[Records from a data collection]

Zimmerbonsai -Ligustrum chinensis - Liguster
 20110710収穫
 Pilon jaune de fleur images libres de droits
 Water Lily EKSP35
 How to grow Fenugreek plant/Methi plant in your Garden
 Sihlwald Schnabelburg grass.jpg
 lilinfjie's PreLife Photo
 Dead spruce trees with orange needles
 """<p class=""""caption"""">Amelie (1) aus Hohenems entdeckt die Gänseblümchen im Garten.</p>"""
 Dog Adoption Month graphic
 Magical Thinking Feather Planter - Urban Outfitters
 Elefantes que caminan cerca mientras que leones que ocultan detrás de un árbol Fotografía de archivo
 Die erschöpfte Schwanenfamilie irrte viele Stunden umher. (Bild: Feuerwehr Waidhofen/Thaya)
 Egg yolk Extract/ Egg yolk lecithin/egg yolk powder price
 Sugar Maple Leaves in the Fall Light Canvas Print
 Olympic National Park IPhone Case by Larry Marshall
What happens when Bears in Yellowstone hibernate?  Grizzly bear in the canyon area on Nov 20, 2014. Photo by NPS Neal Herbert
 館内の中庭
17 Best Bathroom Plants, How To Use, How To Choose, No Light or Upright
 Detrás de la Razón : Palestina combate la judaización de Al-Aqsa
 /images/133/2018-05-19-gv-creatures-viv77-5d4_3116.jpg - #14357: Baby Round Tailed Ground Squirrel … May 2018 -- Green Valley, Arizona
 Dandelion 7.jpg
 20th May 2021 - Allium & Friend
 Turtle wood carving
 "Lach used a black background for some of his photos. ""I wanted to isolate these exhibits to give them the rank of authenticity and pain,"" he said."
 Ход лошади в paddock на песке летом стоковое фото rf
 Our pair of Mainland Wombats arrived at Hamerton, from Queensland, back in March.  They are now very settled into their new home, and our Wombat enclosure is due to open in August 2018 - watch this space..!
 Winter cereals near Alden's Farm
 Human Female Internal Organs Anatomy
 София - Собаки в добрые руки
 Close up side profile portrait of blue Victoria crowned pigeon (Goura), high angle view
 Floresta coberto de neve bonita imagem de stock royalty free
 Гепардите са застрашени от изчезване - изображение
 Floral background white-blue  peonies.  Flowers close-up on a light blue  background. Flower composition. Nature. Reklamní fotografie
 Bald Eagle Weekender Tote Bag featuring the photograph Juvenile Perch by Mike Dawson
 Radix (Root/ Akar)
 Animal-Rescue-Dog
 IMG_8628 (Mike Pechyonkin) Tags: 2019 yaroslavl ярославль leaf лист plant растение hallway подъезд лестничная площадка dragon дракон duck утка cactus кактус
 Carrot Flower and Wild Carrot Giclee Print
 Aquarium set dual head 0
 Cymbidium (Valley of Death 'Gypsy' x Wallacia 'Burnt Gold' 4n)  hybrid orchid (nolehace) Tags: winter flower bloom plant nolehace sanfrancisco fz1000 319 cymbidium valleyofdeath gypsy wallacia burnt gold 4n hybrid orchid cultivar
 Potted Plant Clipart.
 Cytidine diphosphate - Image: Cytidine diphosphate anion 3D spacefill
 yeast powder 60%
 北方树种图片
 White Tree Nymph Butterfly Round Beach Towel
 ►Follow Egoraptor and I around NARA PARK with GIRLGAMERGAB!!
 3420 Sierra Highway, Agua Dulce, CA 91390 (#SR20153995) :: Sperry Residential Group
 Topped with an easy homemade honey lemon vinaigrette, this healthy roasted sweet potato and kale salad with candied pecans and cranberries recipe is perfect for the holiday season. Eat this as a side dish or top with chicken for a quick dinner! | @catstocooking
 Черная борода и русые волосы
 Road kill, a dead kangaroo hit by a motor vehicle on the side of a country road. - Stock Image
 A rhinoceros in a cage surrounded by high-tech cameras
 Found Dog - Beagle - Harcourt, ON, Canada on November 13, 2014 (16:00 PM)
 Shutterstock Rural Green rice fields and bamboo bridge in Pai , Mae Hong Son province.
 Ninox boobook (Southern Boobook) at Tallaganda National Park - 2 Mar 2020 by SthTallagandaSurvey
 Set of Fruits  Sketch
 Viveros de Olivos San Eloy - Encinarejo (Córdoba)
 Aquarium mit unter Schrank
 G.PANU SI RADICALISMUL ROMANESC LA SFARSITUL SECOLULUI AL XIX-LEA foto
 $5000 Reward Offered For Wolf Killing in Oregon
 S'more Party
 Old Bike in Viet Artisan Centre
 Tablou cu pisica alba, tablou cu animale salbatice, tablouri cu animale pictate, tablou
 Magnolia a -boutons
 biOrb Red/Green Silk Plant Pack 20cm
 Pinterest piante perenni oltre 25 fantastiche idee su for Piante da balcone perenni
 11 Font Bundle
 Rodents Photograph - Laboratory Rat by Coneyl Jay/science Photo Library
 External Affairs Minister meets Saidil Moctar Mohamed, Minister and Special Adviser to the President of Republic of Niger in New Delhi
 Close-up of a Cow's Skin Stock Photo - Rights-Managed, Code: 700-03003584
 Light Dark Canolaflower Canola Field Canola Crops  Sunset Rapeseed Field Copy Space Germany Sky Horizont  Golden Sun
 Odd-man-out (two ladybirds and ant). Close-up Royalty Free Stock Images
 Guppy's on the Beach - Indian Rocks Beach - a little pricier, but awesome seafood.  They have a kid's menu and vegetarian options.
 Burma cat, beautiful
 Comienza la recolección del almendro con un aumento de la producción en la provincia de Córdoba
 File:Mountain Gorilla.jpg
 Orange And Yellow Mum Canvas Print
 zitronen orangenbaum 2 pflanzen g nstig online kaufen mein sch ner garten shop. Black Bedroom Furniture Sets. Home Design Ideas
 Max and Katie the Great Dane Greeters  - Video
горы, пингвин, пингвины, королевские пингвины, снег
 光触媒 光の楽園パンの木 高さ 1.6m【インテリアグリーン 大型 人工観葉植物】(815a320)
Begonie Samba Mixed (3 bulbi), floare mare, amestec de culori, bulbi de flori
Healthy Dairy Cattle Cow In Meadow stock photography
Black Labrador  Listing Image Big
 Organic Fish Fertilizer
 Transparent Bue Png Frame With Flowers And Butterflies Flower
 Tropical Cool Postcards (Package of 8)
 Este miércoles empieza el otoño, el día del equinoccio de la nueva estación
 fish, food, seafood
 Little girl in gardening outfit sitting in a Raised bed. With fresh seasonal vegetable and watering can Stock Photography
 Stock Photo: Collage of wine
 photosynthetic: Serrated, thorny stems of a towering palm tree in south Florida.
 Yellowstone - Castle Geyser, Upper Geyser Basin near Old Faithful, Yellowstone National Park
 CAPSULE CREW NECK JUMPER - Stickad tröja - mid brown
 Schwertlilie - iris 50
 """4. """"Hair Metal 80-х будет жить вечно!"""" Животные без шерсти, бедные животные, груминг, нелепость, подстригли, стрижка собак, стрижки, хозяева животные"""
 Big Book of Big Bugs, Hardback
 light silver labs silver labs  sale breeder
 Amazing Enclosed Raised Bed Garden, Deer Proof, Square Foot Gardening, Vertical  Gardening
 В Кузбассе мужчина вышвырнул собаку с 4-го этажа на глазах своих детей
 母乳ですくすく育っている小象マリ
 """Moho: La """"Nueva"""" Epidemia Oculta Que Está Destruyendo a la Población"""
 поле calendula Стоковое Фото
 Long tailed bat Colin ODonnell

EXERCISE
With "Green" as the string to match, show every line of the entries above that has it.

ANSWER SECTION
 /images/133/2018-05-19-gv-creatures-viv77-5d4_3116.jpg - #14357: Baby Round Tailed Ground Squirrel … May 2018 -- Green Valley, Arizona
 Shutterstock Rural Green rice fields and bamboo bridge in Pai , Mae Hong Son province.
 biOrb Red/Green Silk Plant Pack 20cm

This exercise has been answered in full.